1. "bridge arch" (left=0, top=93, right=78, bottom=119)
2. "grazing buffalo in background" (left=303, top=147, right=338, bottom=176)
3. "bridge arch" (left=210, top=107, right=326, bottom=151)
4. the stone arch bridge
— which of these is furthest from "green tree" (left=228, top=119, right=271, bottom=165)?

+++

-- REQUIREMENTS --
Copy all of the items above word for word, with no changes.

-- REPLY TO THE EXERCISE --
1. "bridge arch" (left=0, top=93, right=78, bottom=119)
2. "grazing buffalo in background" (left=303, top=147, right=338, bottom=176)
3. "bridge arch" (left=210, top=107, right=326, bottom=151)
4. the stone arch bridge
— which of these is furthest from "green tree" (left=228, top=119, right=271, bottom=165)?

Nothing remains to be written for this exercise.